何時何処でどうやって魔法使いである事実が露見するか解らない。仲の良かった友人や隣人の密告にあうのも常識だった世界だ。たとえ魔法使いでなくてもひとたび陥れられたら審問官による厳しい追及が待っている。人の目を気にして生活するのは神経を擦り減らされるし、人の多く集まる都なら尚の事だろう。
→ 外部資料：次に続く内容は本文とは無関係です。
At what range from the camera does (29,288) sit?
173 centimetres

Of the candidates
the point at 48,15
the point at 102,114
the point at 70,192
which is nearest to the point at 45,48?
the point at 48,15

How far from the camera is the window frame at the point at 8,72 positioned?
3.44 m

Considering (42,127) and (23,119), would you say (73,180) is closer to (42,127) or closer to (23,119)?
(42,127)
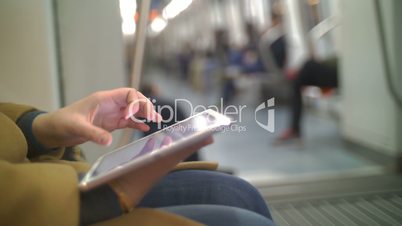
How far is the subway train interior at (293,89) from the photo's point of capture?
1314 mm

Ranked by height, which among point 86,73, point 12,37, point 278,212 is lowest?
point 278,212

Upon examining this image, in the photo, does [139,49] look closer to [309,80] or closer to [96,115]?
[96,115]

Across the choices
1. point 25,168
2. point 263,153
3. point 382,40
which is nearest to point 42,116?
point 25,168

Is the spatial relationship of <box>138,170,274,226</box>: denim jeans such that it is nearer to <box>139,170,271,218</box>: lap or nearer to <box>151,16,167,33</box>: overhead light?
<box>139,170,271,218</box>: lap

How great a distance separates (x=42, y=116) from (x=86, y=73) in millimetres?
838

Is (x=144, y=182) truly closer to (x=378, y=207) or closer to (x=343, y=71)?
(x=378, y=207)

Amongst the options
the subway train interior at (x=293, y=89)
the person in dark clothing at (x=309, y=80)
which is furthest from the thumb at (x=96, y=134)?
the person in dark clothing at (x=309, y=80)

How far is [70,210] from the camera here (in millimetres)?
496

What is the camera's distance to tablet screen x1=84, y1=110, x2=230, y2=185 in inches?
→ 21.1

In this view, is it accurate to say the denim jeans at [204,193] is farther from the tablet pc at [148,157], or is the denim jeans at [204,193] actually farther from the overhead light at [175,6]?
the overhead light at [175,6]

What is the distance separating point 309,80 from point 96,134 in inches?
96.1

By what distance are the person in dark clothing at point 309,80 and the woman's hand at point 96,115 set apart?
2200 mm

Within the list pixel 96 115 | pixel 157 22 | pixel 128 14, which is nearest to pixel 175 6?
pixel 157 22

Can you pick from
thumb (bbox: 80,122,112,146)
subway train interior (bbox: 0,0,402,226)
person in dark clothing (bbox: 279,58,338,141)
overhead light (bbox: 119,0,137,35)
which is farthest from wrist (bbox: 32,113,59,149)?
person in dark clothing (bbox: 279,58,338,141)
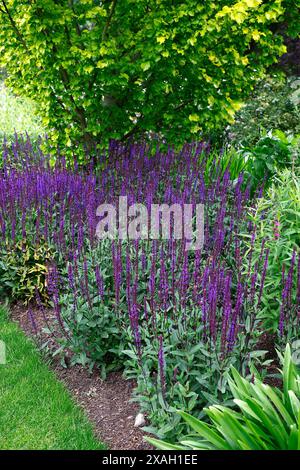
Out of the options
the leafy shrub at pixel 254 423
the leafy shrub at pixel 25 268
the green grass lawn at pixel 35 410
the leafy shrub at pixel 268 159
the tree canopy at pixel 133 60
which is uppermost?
the tree canopy at pixel 133 60

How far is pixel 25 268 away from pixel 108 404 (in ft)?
5.26

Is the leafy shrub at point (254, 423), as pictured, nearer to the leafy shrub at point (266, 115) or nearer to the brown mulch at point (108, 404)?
the brown mulch at point (108, 404)

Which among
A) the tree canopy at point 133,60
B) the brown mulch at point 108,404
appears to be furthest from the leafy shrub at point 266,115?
the brown mulch at point 108,404

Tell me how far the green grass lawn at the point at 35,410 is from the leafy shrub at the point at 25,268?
675 mm

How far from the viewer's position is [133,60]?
5617 millimetres

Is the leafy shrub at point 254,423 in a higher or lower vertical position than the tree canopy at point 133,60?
lower

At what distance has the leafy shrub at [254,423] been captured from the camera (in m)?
2.37

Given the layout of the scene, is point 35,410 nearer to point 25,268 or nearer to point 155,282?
point 155,282

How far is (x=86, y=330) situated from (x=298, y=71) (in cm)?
968

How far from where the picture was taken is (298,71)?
37.5 feet

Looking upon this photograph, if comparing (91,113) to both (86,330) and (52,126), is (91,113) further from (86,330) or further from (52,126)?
A: (86,330)

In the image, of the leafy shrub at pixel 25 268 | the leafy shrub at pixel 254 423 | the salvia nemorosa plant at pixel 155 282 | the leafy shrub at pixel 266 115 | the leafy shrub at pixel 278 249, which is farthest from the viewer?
the leafy shrub at pixel 266 115

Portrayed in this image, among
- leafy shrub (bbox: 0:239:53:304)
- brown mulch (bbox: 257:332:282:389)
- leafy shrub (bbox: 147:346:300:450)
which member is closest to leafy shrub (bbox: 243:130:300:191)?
brown mulch (bbox: 257:332:282:389)

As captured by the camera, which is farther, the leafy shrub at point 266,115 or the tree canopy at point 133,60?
the leafy shrub at point 266,115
「それよりずいぶん疲れた様子だけど、君の事だから祭りも楽しまないで屋敷に戻るつもりなんじゃないだろうね?」
陰りを消して明るく問うアルフェオンにイオも笑顔を向けた。
「そのつもりだったけどイグと約束しちゃったから、人気のない場所でも見つけて一眠りしようかなって。」
「人気のない場所って……ああ、それならいい場所を知っている。」
若い娘が人気のない場所で一眠りなんて冗談だろうと呆れかけたアルフェオンだったが、それならと思いなおしイオの背を押した。
「大丈夫よ、一人で。仕事中でしょ?」
イオは未だ鋭い視線を突き付けて来る娘らと視線を合わせないようにしながら、アルフェオンに押されるまま歩き出す。アルフェオンは新米騎士ではないのでイグジュアートの様に売り子ではないが、城に入り込む輩の警戒に当たっていた筈だ。
「あと二刻ほどは自由だから私の方こそ大丈夫だ。」
優しく穏やかな笑みの割には強引にイオを誘い歩みを進めて行く。どうやらアルフェオンもこの場を逃げ出したかったようだと、イオはなんとなく嬉しく感じながら素直に従った。